_Exercise_: Write out the listing below exactly, beginning at its first line and ending with the line that contains "Resting vote fraction: 0%.".

_Given data_:
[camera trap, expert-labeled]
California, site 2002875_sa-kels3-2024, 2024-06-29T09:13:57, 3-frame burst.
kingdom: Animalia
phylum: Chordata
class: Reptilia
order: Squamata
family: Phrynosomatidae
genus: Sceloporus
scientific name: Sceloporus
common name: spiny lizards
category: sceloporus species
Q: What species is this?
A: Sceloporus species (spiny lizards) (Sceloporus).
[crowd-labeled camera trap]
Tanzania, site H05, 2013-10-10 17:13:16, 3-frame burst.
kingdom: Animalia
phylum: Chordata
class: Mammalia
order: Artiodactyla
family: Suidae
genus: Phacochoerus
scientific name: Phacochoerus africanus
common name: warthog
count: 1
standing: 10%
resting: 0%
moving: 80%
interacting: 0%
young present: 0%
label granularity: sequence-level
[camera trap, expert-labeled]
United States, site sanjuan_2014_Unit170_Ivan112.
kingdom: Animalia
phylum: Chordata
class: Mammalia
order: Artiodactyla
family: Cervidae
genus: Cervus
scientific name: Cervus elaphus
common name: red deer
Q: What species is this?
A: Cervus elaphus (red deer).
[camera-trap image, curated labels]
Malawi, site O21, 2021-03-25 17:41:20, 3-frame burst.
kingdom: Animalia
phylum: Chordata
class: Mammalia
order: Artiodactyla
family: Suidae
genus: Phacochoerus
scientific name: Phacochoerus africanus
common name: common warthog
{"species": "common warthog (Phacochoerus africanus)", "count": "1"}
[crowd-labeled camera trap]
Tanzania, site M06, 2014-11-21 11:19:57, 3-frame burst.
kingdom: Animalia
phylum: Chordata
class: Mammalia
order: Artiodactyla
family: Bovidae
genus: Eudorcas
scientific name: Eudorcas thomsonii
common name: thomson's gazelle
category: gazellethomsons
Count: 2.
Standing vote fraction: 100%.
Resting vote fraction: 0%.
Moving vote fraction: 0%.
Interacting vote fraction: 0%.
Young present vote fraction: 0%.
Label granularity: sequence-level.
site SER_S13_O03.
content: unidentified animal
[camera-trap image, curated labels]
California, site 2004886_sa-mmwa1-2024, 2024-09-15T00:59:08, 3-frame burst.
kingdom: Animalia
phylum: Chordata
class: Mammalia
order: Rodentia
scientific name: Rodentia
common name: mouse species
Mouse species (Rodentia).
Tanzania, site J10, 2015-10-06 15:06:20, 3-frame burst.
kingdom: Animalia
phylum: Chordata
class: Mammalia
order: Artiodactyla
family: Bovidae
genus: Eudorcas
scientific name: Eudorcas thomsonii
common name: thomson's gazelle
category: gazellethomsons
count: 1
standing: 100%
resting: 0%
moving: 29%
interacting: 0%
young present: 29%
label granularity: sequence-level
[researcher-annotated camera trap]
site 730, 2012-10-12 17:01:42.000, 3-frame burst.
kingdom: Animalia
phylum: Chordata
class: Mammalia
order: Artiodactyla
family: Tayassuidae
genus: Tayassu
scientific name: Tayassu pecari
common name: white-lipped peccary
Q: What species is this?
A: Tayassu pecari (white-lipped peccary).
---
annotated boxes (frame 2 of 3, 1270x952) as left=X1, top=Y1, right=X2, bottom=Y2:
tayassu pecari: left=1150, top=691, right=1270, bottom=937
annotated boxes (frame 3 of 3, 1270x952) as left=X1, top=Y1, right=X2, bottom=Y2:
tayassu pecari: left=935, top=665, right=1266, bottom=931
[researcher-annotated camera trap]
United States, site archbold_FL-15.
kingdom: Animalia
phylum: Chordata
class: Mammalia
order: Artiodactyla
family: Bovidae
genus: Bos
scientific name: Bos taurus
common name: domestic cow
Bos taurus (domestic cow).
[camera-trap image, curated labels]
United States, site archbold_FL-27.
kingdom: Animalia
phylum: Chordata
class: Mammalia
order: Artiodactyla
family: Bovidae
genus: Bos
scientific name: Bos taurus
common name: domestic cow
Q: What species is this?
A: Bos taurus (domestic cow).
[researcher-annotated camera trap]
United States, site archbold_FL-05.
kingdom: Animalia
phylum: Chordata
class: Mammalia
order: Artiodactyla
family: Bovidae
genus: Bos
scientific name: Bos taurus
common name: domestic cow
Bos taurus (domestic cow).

_Response box_:
[camera trap, expert-labeled]
California, site 2002875_sa-kels3-2024, 2024-06-29T09:13:57, 3-frame burst.
kingdom: Animalia
phylum: Chordata
class: Reptilia
order: Squamata
family: Phrynosomatidae
genus: Sceloporus
scientific name: Sceloporus
common name: spiny lizards
category: sceloporus species
Q: What species is this?
A: Sceloporus species (spiny lizards) (Sceloporus).
[crowd-labeled camera trap]
Tanzania, site H05, 2013-10-10 17:13:16, 3-frame burst.
kingdom: Animalia
phylum: Chordata
class: Mammalia
order: Artiodactyla
family: Suidae
genus: Phacochoerus
scientific name: Phacochoerus africanus
common name: warthog
count: 1
standing: 10%
resting: 0%
moving: 80%
interacting: 0%
young present: 0%
label granularity: sequence-level
[camera trap, expert-labeled]
United States, site sanjuan_2014_Unit170_Ivan112.
kingdom: Animalia
phylum: Chordata
class: Mammalia
order: Artiodactyla
family: Cervidae
genus: Cervus
scientific name: Cervus elaphus
common name: red deer
Q: What species is this?
A: Cervus elaphus (red deer).
[camera-trap image, curated labels]
Malawi, site O21, 2021-03-25 17:41:20, 3-frame burst.
kingdom: Animalia
phylum: Chordata
class: Mammalia
order: Artiodactyla
family: Suidae
genus: Phacochoerus
scientific name: Phacochoerus africanus
common name: common warthog
{"species": "common warthog (Phacochoerus africanus)", "count": "1"}
[crowd-labeled camera trap]
Tanzania, site M06, 2014-11-21 11:19:57, 3-frame burst.
kingdom: Animalia
phylum: Chordata
class: Mammalia
order: Artiodactyla
family: Bovidae
genus: Eudorcas
scientific name: Eudorcas thomsonii
common name: thomson's gazelle
category: gazellethomsons
Count: 2.
Standing vote fraction: 100%.
Resting vote fraction: 0%.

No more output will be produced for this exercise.